In terms of the filling, experiment with different ice cream flavors like mint and chip, caramel, strawberry, or pistachio. Aside from the primary components, you can also decorate the sandwiches to take them up a notch. For instance, just after assembling them, roll the sides in sprinkles, chopped nuts, or chocolate flakes. Gently press them with your fingers after rolling them so they stick to the ice cream. You can also drizzle the sandwiches with melted dark or white chocolate to improve the presentation.

Store Them Correctly

Ice cream sandwiches in parchment
Ice cream sandwiches in parchment - Molka/Getty Images

Now that you've made superior ice cream sandwiches, don't destroy their quality by storing them in a careless way. Just because the ice cream is enveloped in a delicious cookie, that doesn't mean it is exempt from getting freezer burn. The same goes for the cookies (or any other ice cream sandwich base you use). In order to maintain their freshness, first, you can individually wrap them in parchment. Next, pile them all into an airtight container.

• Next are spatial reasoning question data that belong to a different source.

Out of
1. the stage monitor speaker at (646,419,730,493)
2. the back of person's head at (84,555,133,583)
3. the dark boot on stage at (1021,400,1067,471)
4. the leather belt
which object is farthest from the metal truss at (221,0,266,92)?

Technically, you can pop them in the freezer without the container, but the container gives them that extra layer of protection from cold air. It also prevents other items in the freezer from potentially smashing them when you start piling more things inside. Meanwhile, the parchment paper wrapping might remind you of the feeling you'd get when you used to unwrap ice cream sandwiches as a child. So, if you use parchment paper, you get the best of both worlds: nostalgia and a perfectly fresh ice cream sandwich.